● RECORDS:
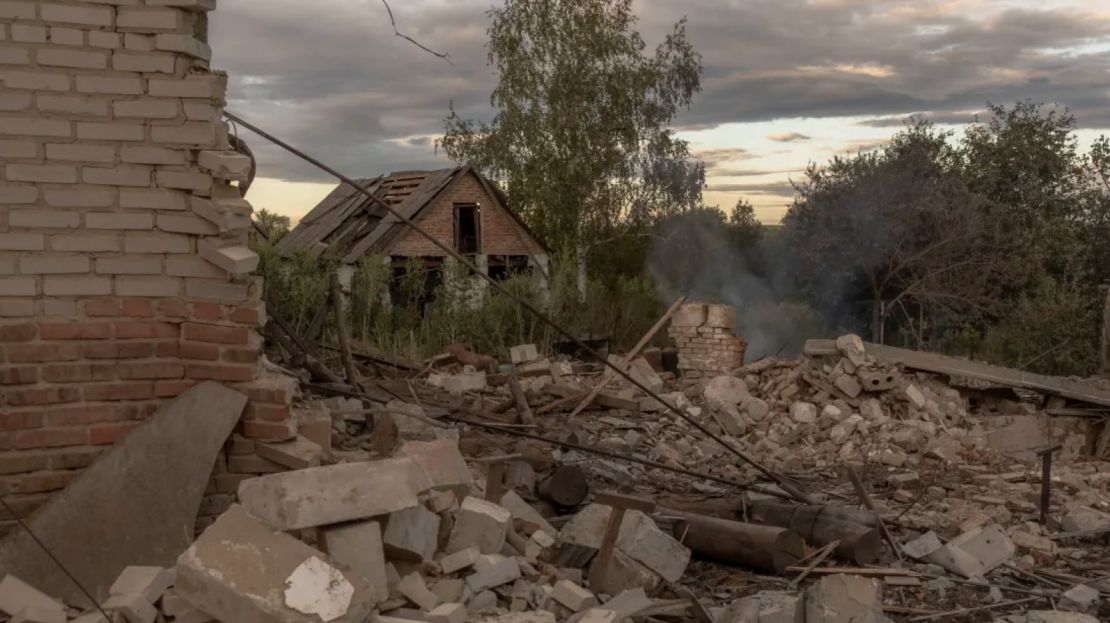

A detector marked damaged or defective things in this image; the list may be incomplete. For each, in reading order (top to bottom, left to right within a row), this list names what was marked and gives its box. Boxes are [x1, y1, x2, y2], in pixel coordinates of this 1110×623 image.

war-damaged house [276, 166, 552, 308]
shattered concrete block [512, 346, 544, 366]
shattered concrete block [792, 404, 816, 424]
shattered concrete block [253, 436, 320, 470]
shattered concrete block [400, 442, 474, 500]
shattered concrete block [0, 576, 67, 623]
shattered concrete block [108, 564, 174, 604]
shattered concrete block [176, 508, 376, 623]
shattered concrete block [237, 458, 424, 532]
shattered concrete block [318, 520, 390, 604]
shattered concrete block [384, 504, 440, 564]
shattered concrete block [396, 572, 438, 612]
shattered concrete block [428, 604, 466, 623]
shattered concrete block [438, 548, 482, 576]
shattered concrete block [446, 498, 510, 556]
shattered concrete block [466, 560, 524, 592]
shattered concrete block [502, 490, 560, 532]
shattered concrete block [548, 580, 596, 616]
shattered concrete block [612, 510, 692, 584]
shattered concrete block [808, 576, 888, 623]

● PROBLEM REQUIREMENTS: Copy everything in the data above, from its start down to and including the line that contains "shattered concrete block [0, 576, 67, 623]", word for word. Leave the pictures out of your answer.

● CORRECT RESULT:
A detector marked damaged or defective things in this image; the list may be incomplete. For each, in reading order (top to bottom, left to right within a row), this list names what was marked and gives its box. Boxes are [x1, y1, x2, y2], in pixel coordinates of this 1110×623 image.

war-damaged house [276, 166, 552, 308]
shattered concrete block [512, 346, 544, 366]
shattered concrete block [792, 404, 816, 424]
shattered concrete block [253, 436, 320, 470]
shattered concrete block [400, 442, 474, 500]
shattered concrete block [0, 576, 67, 623]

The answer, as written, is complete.